Il primo episodio di “Vicini di casa” è già uscito a gennaio e saranno dieci in tutto con la frequenza di uno al mese circa. Damiano e Margherita Tercon, dopo il successo televisivo di “Italia’s got talent” e “Tu si que vales”, da più di un anno, insieme all’estro di Philipp Carboni, hanno scelto di raccontare in chiave satirica la sindrome di Asperger con cui Damiano convive dalla nascita. Un’esperienza che ha trasformato il trio comico in un vero e proprio fenomeno di massa, capace di sensibilizzare i propri follower (più di 200.000 tra Facebook e Instagram) su un tema ancora tabù come l’autismo.

Inoltre con il loro primo libro “Mia sorella mi rompe le balle. Una storia di autismo normale” (Mondadori, 2020) hanno appena vinto il primo premio al concorso letterario Milano International e il premio letterario Lago Gerundo come Opera Prima. Ora incontrano i Photogenici che nel raccontare sempre Rimini nelle sue sfaccettature hanno deciso di entrare in punta di piedi nel mondo dei fratelli Tercon in questo importante obiettivo di sensibilizzazione sul tema dell’autismo.

Ma com’è accaduto l’incontro?

«La collaborazione è nata perché siamo tutti di Rimini – spiega Margherita Tercon –. Inoltre entrambe le nostre formazioni fanno video comici sul web ma con format leggermente diversi quindi abbiamo pensato di unire le forze e di contaminarci a vicenda».
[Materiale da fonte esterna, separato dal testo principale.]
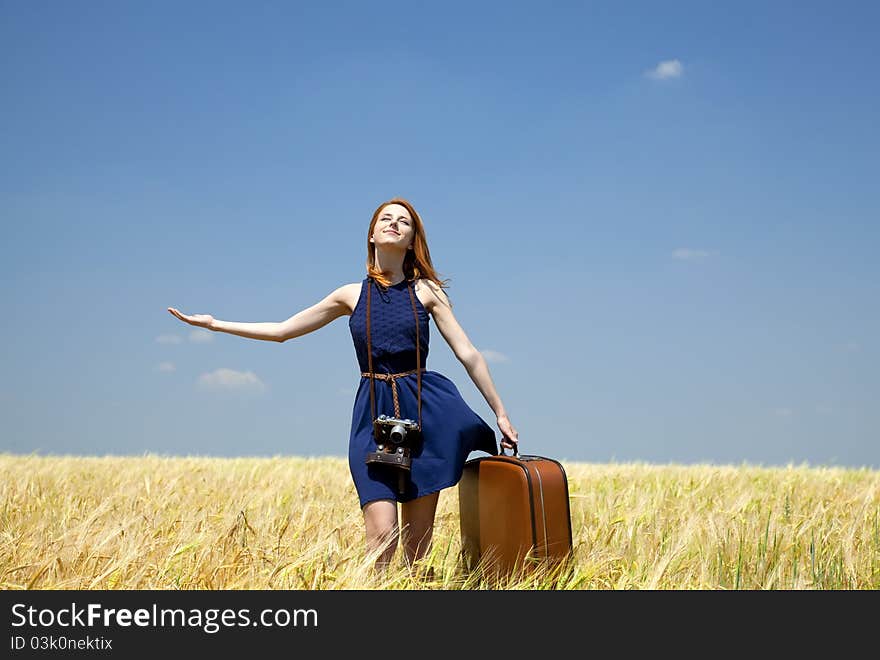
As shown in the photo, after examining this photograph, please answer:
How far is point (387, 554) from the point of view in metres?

Cosa succede nel primo episodio?

«Marco e Michele (i Photogenici) incarnano ironicamente gli atteggiamenti tipici e i pregiudizi maggiori di chi si trova a relazionarsi con persone autistiche: da una parte chi si intenerisce e si mostra compassionevole e dall’altra chi nega che Damiano abbia un problema (noi li chiamiamo i negazionisti dell’autismo) perché non mostra comportamenti particolarmente esagerati».

E Damiano come reagisce?

«Lui ne approfitta per portare astutamente la situazione a proprio favore. Abbiamo iniziato ad affrontare il tema dell’autismo pubblicamente partendo proprio dalla sua autoironia. Ha voglia di divertirsi e dato che le difficoltà si incontrano sempre nella quotidianità, perché non cercare di allontanare la tristezza con una sana risata? In Italia sembra che non siano ancora tutti pronti al fatto che chi ha qualche disabilità possa fare comicità, mentre in altri Paesi questa cosa accade già».

Simone Bertozzi: «La madre punto di forza»

«Un punto di forza di questi video è sicuramente la loro madre, Simonetta Lolli, che ci piacerebbe coinvolgere anche in altre collaborazioni con i Photogenici», afferma l’autore Simone Bertozzi. «Nel nostro percorso – continua – ci siamo spesso soffermati su temi che riguardavano il nostro territorio: qui abbiamo affrontato quello dell’autismo, ed è stata una scoperta anche per noi. Per gli argomenti mi sono fatto guidare da Margherita Tercon adattando poi la sceneggiatura al nostro stile. Con il passare del tempo saranno coinvolti anche altri personaggi». I.G.